Dienstag, 4. November 2014

"Kulinarischer Dienstag" - Papaya-Orangen Lebkuchen

Kleine, braune Lebkuchen mit fruchtiger Note


Der Mann schaut gerne Galileo. So ein Lifestyle-Magazin mit totalen Blödsinns- aber auch ein paar guten Reportagen. Da lernt man was, ab und an. Und letzte Woche kam ein Beitrag über Lebkuchen, und dass Nürnberger Elisenlebkuchen sowieso die aller besten sind. Und auch die teuersten. Die Tage werden kälter, man kann schon mal eine Kerze anzünden und der Mann wollte Lebkuchen. Aber nur Elisen!! Denn die sind fast ohne Mehl und mit ganz viel Nüssen. Edeka um die Ecke hatte keine Elisenlebkuchen, nur so eine Allerweltsmischung. Der Mann war nicht zufrieden. Mir fällt zwar ein Laden ein der diese sagenumwobenen Lebkuchen verkauft, sogar als Bruch in größeren Mengen, aber dieser Laden liegt geschätzte 500km von uns entfernt. Und zuletzt war ich da vor fünf Jahren, könnte eine Reise ins blaue sein.

Zwei Tage später, der Mann maulte noch, habe ich dann auch Hunger auf Lebkuchen bekommen. Und da war doch im letzten Winter so ein Rezept... kleine, braune Lebkuchen, ganz weich und ohne Mehl und das überaus lästige Orangeat... und hier also eine aufgepimpte Version meiner kleinen Lebkuchen aus dem letzten Weihnachtswinter.
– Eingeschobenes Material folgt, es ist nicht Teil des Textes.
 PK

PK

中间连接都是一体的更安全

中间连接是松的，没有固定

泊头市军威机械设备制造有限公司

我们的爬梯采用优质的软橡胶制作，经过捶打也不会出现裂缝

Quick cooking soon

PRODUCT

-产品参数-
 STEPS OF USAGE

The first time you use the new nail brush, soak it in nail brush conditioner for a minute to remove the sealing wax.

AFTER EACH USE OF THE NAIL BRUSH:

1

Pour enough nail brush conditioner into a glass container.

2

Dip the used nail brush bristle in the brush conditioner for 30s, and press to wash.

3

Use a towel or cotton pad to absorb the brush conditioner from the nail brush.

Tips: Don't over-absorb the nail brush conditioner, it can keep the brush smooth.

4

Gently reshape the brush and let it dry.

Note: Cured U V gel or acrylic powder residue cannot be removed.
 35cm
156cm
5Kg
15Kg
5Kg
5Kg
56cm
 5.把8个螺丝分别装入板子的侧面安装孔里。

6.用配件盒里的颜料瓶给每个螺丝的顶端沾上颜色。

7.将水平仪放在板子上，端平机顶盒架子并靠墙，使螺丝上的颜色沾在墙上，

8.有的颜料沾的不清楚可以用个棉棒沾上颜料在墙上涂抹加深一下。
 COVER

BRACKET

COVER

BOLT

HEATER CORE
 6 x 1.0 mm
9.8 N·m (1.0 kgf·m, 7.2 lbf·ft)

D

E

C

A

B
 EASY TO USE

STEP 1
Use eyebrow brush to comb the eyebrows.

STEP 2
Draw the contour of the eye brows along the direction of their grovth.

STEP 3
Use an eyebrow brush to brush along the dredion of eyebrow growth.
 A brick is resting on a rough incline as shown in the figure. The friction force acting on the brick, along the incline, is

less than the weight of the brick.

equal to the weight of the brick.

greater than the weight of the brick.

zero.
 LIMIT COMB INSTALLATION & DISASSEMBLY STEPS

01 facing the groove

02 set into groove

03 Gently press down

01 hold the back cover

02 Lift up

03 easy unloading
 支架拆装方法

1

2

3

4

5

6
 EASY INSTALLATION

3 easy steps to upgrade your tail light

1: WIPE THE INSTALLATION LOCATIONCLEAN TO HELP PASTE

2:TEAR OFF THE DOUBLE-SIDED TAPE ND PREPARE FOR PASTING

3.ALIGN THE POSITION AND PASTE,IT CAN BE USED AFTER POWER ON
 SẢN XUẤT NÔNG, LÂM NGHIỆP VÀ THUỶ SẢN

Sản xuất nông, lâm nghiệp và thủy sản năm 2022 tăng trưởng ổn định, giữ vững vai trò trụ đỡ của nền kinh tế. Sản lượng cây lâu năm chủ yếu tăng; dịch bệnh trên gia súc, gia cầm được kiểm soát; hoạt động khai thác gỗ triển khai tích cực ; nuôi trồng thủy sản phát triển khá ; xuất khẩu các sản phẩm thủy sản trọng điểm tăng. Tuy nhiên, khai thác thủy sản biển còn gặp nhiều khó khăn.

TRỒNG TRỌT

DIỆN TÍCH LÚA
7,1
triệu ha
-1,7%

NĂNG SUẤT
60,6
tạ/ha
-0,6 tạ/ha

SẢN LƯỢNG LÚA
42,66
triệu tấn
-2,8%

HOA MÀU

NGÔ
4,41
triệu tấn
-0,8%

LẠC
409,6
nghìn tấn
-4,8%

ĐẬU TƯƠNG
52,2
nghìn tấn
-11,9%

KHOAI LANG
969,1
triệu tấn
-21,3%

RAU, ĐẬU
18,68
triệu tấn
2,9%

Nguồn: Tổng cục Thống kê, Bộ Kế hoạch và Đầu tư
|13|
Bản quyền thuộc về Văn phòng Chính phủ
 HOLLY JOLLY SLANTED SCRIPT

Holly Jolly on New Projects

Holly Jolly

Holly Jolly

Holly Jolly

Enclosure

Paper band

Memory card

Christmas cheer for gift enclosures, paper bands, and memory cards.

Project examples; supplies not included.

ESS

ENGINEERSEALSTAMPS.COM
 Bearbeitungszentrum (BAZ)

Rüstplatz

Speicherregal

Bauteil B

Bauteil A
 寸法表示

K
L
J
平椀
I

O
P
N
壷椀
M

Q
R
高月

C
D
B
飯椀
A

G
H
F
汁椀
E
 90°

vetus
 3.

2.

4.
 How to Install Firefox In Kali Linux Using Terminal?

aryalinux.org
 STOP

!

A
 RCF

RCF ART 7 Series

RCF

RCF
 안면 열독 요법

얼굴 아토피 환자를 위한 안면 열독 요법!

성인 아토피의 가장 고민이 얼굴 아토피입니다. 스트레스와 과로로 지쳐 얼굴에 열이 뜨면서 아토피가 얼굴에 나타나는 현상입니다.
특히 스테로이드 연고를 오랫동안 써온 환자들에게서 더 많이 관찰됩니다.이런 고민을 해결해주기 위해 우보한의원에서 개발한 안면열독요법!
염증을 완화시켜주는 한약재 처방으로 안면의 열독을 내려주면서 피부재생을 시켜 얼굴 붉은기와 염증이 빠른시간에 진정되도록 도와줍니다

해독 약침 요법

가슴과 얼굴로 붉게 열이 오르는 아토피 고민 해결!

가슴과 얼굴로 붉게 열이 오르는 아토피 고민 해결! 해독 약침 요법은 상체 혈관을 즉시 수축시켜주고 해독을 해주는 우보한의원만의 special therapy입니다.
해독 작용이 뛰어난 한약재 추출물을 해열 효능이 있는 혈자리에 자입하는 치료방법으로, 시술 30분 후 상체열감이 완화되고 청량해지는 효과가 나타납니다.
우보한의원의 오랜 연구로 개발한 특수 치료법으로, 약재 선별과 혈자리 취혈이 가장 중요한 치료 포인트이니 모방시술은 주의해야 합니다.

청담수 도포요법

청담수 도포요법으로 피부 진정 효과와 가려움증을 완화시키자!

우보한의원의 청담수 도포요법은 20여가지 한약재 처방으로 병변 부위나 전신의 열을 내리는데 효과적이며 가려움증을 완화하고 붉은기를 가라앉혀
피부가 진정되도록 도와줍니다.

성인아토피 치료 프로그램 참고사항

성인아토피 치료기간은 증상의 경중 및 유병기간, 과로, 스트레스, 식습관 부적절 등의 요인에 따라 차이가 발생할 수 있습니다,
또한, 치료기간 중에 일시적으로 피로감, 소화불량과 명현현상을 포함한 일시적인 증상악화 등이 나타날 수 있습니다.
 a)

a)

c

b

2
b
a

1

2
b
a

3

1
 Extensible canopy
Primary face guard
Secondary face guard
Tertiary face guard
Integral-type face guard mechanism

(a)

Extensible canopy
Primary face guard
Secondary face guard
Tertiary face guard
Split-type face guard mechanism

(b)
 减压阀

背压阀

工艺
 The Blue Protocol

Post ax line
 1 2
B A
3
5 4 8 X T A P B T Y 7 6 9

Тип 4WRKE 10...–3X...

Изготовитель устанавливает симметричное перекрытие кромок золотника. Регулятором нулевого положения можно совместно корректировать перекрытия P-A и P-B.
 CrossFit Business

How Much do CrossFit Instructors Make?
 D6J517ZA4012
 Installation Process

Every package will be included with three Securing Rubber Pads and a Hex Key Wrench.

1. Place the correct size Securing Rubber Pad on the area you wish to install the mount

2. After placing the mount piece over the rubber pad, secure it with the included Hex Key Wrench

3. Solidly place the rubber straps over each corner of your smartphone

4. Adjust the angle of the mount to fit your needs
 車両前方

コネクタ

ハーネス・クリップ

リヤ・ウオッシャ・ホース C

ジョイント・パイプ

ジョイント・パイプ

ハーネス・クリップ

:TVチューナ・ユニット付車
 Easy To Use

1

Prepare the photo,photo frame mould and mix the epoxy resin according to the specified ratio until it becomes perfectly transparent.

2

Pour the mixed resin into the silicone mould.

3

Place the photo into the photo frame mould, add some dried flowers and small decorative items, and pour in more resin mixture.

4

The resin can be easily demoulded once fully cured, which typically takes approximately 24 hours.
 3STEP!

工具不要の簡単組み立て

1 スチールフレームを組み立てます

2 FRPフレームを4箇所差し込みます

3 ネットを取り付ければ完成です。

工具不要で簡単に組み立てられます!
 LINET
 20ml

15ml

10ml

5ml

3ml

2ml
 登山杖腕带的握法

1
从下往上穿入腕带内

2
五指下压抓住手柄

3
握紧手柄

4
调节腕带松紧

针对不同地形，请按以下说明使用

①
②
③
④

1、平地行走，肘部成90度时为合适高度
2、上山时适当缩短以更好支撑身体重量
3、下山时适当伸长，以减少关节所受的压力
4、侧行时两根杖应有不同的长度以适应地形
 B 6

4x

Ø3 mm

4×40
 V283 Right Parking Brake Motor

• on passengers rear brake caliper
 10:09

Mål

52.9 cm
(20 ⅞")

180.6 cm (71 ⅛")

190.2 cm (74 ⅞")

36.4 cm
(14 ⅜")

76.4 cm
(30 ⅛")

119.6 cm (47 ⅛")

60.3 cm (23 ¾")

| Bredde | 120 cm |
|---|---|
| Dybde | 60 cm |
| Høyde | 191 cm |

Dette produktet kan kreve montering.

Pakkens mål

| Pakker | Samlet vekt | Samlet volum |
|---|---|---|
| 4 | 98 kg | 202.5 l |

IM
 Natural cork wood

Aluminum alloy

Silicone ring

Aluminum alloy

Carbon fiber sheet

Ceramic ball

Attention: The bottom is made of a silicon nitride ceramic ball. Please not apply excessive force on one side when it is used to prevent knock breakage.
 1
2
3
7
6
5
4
Dem Mann hast geschmeckt, wir lagen mit Milch- und Lebkuchenbauch wohlig eingekuschelt auf dem Sofa. Und heute morgen musste ich entdecken dass er die Blechdose mit den restlichen Lebkuchen mit zur Arbeit genommen hat der Geier. Naja, mach ich mir schnell noch eine Portion. Die hab ich aufgefuttert bevor er heute Abend von der Arbeit kommt.




Man braucht:

100g gemahlene Haselnüsse
100g gemahlene Mandeln
100g geraspeltes Marzipan
100g brauner Zucker
1 EL Mehl
1 TL Zimt
2 TL Lebkuchengewürz
30g getrocknete Papaya
50g Orangenmarmelade 
eine Prise Salz
3 Eiweiß
ca. 40 Backoblaten 

Die trockenen Zutaten in einer Schüssel mischen. Papaya sehr klein hacken, Marzipan raspeln oder alternativ kleinschneiden und unter die Nuss-Mehl-Mischung rühren. (Gut gekühltes Marzipan raspelt sich leichter.) Jetzt Marmelade (am besten eine mit ordentlichen Orangenstückchen drin, gibt zusätzlich einen fruchtigen Biss) und die Eiweiß in die Schüssel geben. Alles per Hand zu einem geschmeidigen Teig verkneten. Zwei Bleche mit Backpapier auslegen und die Oblaten darauf verteilen. Den Teig in einen Spritzbeutel füllen oder in einen Gefrierbeutel an dem Ihr eine Ecke abschneidet. Den Teig gleichmässig auf den Oblaten verteilen. Mit nassen Fingern die Oberfläche glatt streichen und dann bei 170°C Umluft ca. 12 Minuten backen bis die Oberfläche leicht gebräunt, das innere der Lebkuchen aber noch schön feucht ist. Nach dem Auskühlen vor gierigen Männern in einer Blechdose verstecken.